Over the years of overanalyticalizationizing everything, (thank you Rachel W. in 9th grade for that description of my brain functions) I have noticed some of the effects of the world I grew up in. Today for example, I’m terrified to tell you that I have a dream, because what if I fail. I grew up feeling like perfection alone was acceptable, anything less was not worth my time.
I’m sure my parents never intended for me to feel this way. But I began to stop trying at anything. I only did things that I was pretty sure I would not only succeed in, but be on top. MVP. 4.0 1st place. I felt like I had failed in doing anything less. Because of this, I basically got out of the habit of practicing or studying. I only chose activities and classes that I knew I would do great at. Sometimes, if I had some kind of adversity, I would accept second best. Often, I would hope for an injury to fall back on, just in case.

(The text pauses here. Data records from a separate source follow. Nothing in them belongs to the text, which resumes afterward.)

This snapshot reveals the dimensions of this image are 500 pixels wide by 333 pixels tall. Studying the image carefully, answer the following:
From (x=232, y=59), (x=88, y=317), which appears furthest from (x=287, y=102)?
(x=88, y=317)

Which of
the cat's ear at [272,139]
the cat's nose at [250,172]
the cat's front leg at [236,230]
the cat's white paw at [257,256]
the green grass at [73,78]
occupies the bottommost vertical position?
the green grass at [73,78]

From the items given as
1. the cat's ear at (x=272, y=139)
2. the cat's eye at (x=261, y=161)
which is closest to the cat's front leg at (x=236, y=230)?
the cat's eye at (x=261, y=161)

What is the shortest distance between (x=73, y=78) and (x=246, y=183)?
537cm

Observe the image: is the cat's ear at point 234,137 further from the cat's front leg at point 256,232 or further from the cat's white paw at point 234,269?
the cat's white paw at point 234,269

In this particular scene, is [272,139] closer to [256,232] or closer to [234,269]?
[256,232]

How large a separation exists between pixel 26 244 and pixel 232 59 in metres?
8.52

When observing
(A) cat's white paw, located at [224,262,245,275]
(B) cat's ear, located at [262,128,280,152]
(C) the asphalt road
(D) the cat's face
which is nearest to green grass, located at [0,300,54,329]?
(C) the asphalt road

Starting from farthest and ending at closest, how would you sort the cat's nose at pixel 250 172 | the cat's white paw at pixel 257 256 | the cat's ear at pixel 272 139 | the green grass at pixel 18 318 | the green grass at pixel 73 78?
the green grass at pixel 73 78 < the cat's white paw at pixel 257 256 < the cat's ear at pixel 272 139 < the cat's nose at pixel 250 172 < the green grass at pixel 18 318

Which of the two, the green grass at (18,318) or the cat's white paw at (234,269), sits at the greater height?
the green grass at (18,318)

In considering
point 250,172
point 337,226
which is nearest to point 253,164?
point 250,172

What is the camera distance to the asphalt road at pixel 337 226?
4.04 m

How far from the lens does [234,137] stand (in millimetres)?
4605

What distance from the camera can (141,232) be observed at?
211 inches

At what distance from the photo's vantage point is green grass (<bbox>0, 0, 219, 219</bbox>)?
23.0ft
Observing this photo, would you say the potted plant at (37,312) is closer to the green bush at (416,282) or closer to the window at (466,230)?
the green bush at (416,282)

Nic recognized this early in our marriage, probably around the time I wouldn’t give 100% rock climbing until I got hurt (or angry). Since we started figuring this out early, Nic has always encouraged me to practice different things. He encouraged me to do things that I enjoyed, even if I’m not very good at them. (Ahem, painting…)
So before I show you my newest stack of reading materials, I have to be a little vulnerable.
I think…I want to be…a flower farmer. I love the idea of rows and rows of beautiful flowers. I’m hoping to work towards growing for market. (Flowers for you, flowers for me, flowers for everyone!) I’m not looking for a full-time job, so this won’t be an enormously large-scale thing. But maybe it will help support our endeavors to grow our own food.
That was way harder to type than you will ever know! I’m not exceptional at growing things. I can grow things, but I’m always running into some hiccup and things only grow…so, so.
So step one: Read The Flower Farmer
Step two: Successfully grow flowers. Lots of them. I’m going to try to grow more flowers than I ever have before! (Yaaaayyy!)
I’ll probably fill out an application to the market, just in case things go really well. Sellers have to notify them when you’ll be there (every week). So if things don’t pick up right away or I don’t have enough every week, I won’t worry about it.
Somewhere between steps one and two I should probably figure out whose property I’ll be using for this adventure of mine. (Since, the hubs and I are basically
squatters renters in a parsonage situation.)
Also I am working my way through the other three books (more slowly since my favorite UPS guy brought my flower book). I’ve been feeling (and dragging Nic along too :) like we’re falling into habits we would condemn in others. We are not spending enough time making disciples who make disciples. We aren’t doing a very good job asking people to be a part of our everyday lives in order to set an example in speech, in conduct, in love, in faith and in purity. So the other books are helping us to delve back into what the Word says about the physical & spiritual care of others.
So there you go, a reading stack and some real life Elicia for you.